_WHAT YOU NEED TO DO_: After finding the line that contains "standing: 0%", give again that line and each one following it, exactly, until the records end.
[[ MATERIAL FOR THIS TASK open ]]
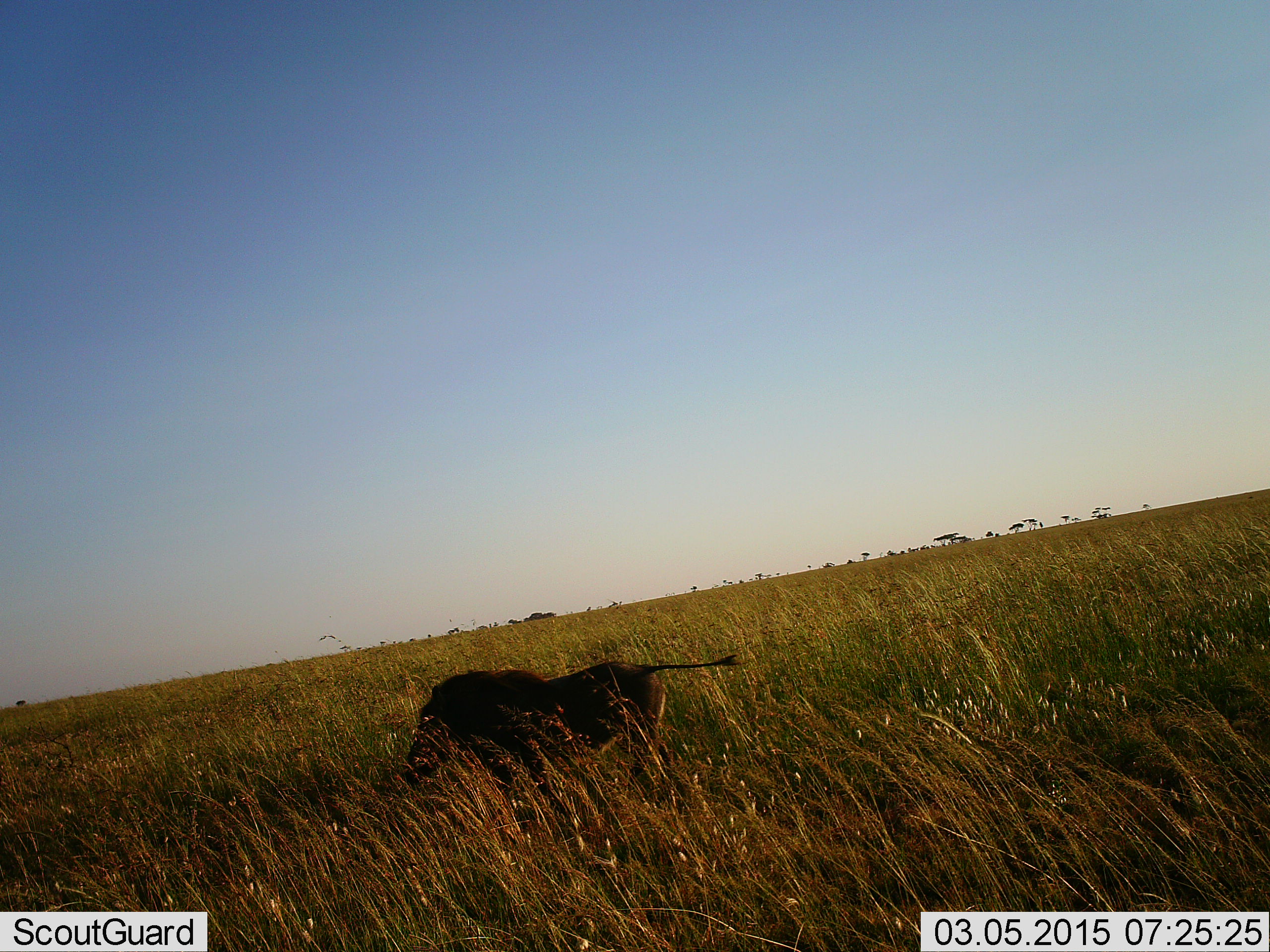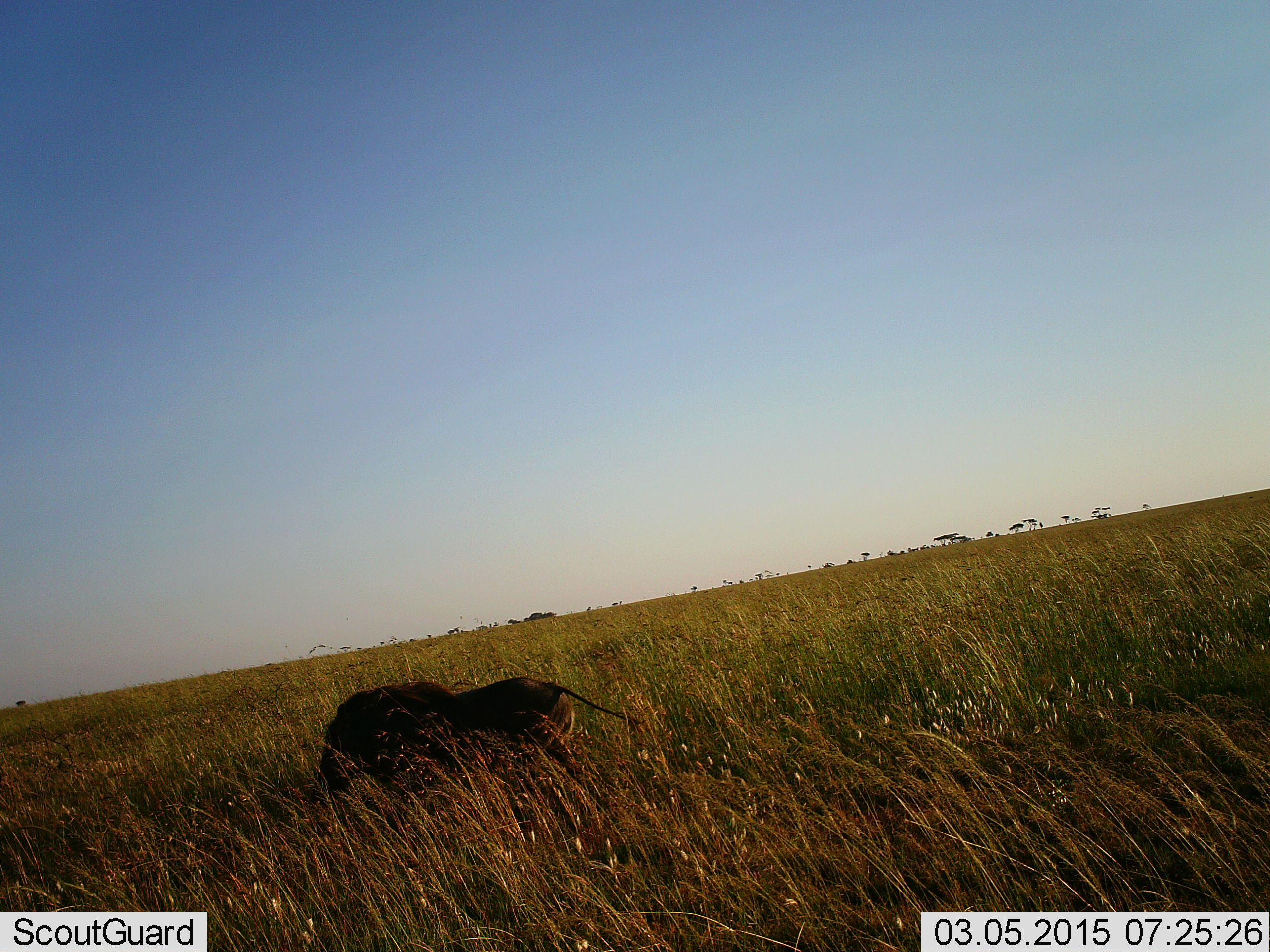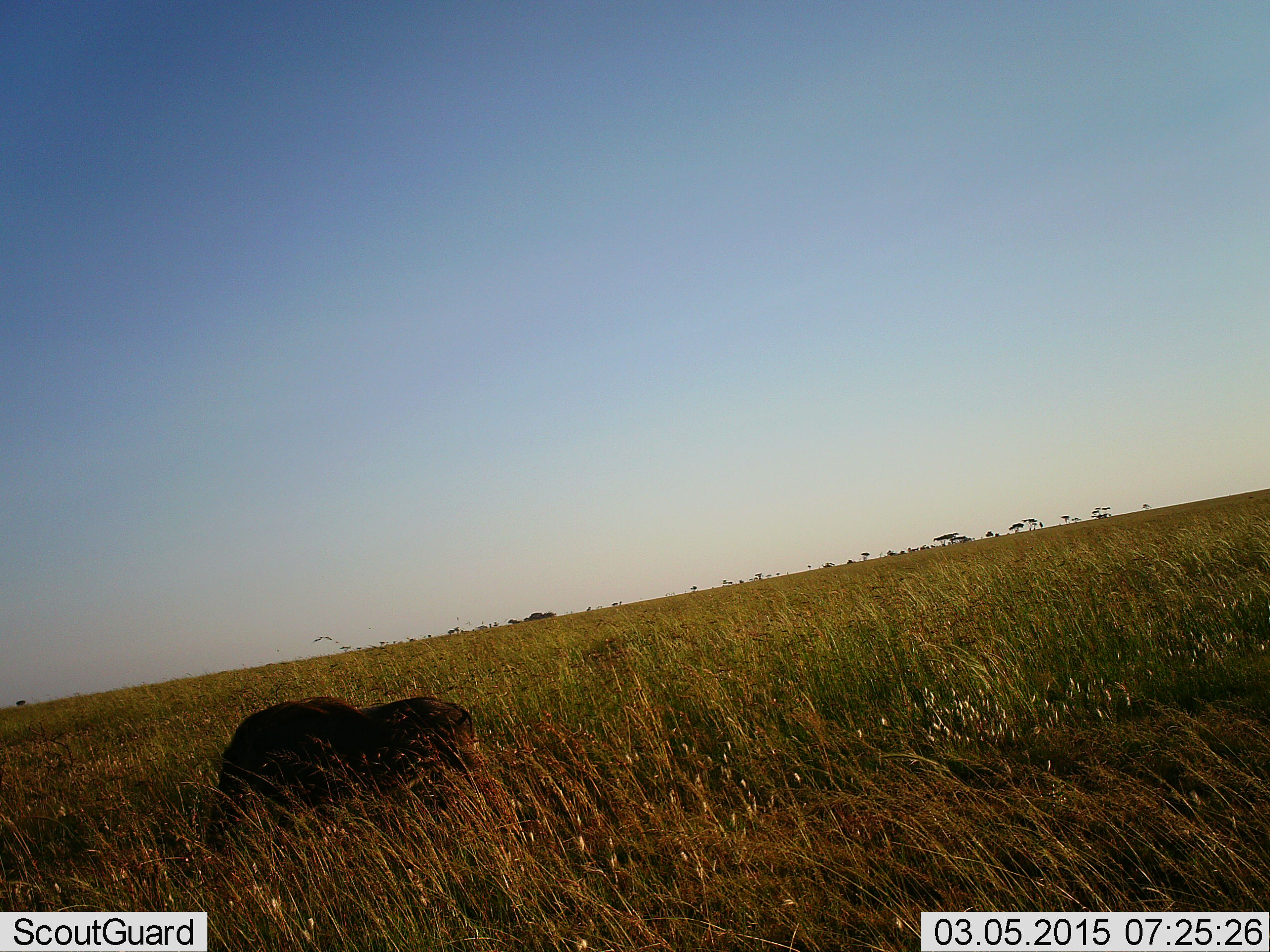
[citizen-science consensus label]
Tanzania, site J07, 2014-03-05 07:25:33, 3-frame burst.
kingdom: Animalia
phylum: Chordata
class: Mammalia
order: Artiodactyla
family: Suidae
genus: Phacochoerus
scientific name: Phacochoerus africanus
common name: warthog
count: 1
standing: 0%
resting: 0%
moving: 100%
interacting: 0%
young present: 0%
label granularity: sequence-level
[[ MATERIAL FOR THIS TASK closed ]]
_TASK ANSWER_:
standing: 0%
resting: 0%
moving: 100%
interacting: 0%
young present: 0%
label granularity: sequence-level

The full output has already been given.